His fist came down on the bench where he sat against the wall of the tavern. That question that slipped through the exhaustion, and the pain that burned behind his eyes.
What if something happened to her …?
Could he live without the stubbornness that often got her into trouble, the way she challenged and argued with him?
Could he?
The answer was there when the man who worked the tavern appeared just before first light and slammed the hinged bar top into place with a loud crack.
Then there was coffee, a great deal of it spiced with cinnamon, that she had persuaded him to add to his own preferred strong coffee. As she explained it, she had it on good authority that the spice was good for the heart.
The schedule for departures for Dover was posted inside the entrance to the tavern. There was a three-hour wait for the next boat returning to the English coast.
He downed more coffee and then finally pushed back the plate with remnants of a meal, where Schmidt and Steiger, who sat across from him, had both cleaned theirs, including most of a loaf of bread with honey and jam.
“You will do her no good if you do not eat,” Schmidt told him, cutting more pieces of ham.
It wasn’t food Brodie needed.
The return crossing was with the tide and far quicker than the one they’d made before.

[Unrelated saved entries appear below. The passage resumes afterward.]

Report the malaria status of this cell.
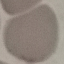
It is uninfected.

Summary:
  - Stain: Giemsa
  - Preparation: thin blood film
  - Capture: smartphone camera at the microscope eyepiece
  - Image type: automatically extracted cell patch, resized to 64 × 64 pixelsLocate every leukocyte (white blood cell).
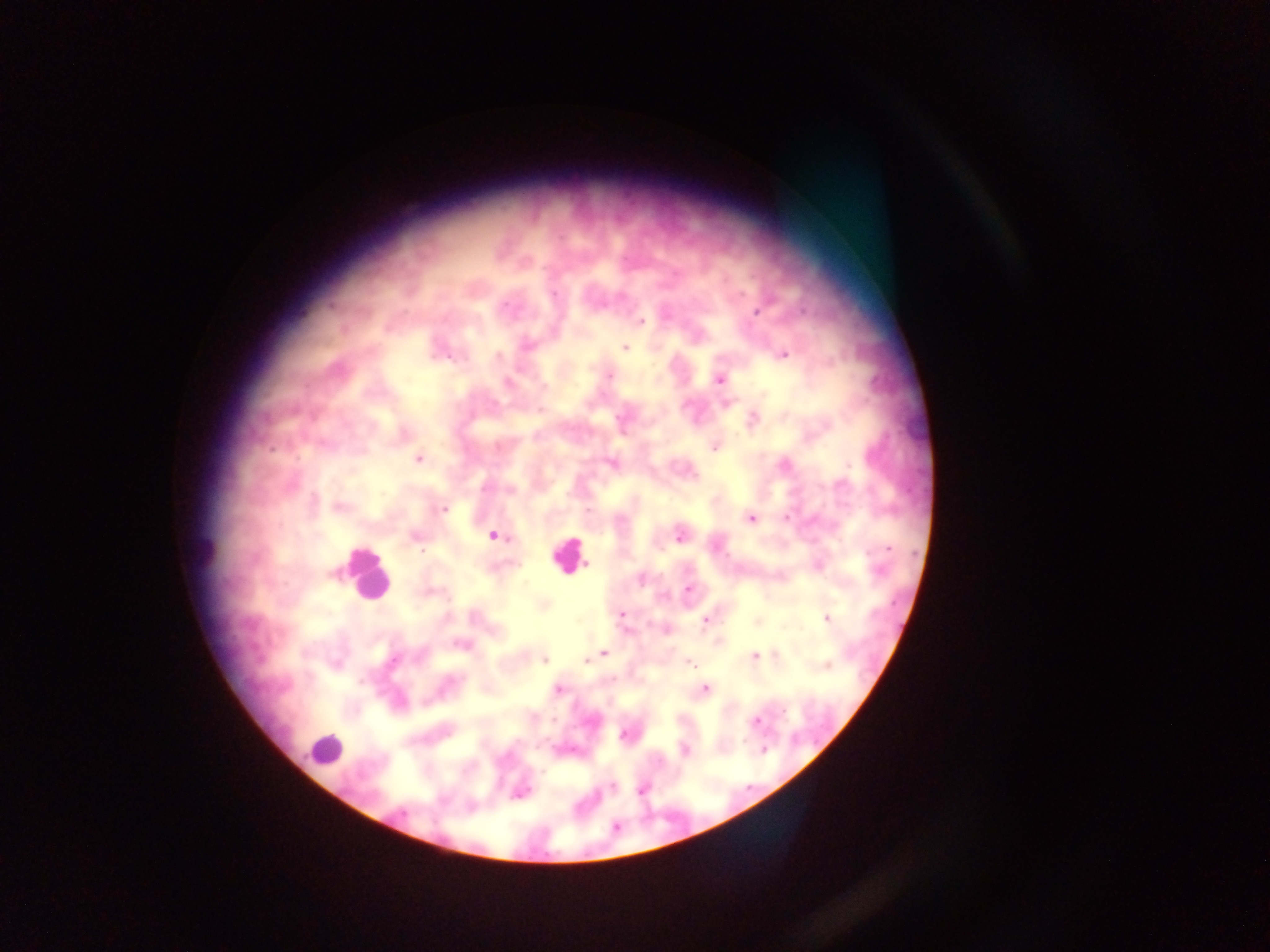

Approximate centers as [x, y] in pixels.
Leukocytes: [206, 554], [567, 554], [366, 574], [325, 749].

Summary:
  - Plasmodium parasite locations: [756, 311], [641, 322], [525, 344], [625, 347], [783, 354], [608, 376], [719, 379], [507, 383], [726, 402], [783, 416], [752, 420], [714, 445], [418, 458], [611, 463], [783, 464], [338, 506], [444, 509], [750, 518], [413, 535], [493, 535], [679, 535], [818, 565], [687, 589], [543, 605], [474, 614], [622, 614], [827, 617], [705, 619], [757, 621], [665, 629], [718, 641], [460, 645], [603, 653], [774, 655], [597, 656], [754, 656], [544, 659], [583, 660], [687, 662], [825, 665], [557, 689], [704, 689], [755, 720], [627, 734], [684, 750], [764, 750], [611, 787], [641, 789], [519, 791], [616, 827]
  - Preparation: thick blood smear
  - Country: Ghana
  - Image size: 1270×952 pixels
  - Capture: mobile-phone photograph through a microscope
  - Field of view: singleAssess this cell for malaria.
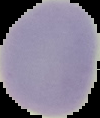
It is uninfected.

Summary:
  - Image size: 100×118 pixels
  - Image type: segmented cell region with the area outside set to black
  - Preparation: thin blood smearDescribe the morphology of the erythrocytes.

Then, the return to London by rail.
Time.
It healed all wounds, someone told him. He knew only too well that it was also an enemy.
Sir Avery Stanton would be waiting in London, anxious for word of what they'd found that he had not put in the telegram he had sent from Paris. He had sent only a brief message—Mission accomplished!
Not content to wait at the agency office at the Tower, Sir Stanton was waiting for them at the rail platform.
Brodie barely nodded in greeting and pushed past with Schmidt and Steiger.
Stanton called out over the noise on the platform of the station—conversations, excited laughter, the congestion where people boarded their train, the hiss of the steam engines.
“Brodie! I need your report!”
His report? It had been three days since anyone had seen or heard from Mikaela and that same amount of time since Munro had sent that telegram to Dover.
He stopped and shot a look back at Sir Avery Stanton.
Not that he wasn’t familiar with reports from his time with the MET, and in the private inquiry business.
“The matter was taken care of, with four dead, including the one I went after, and others in custody with the authorities,” he shouted across the crowd of startled passengers and others he passed as he left.
“Now,” he snapped. “Ye have my report!”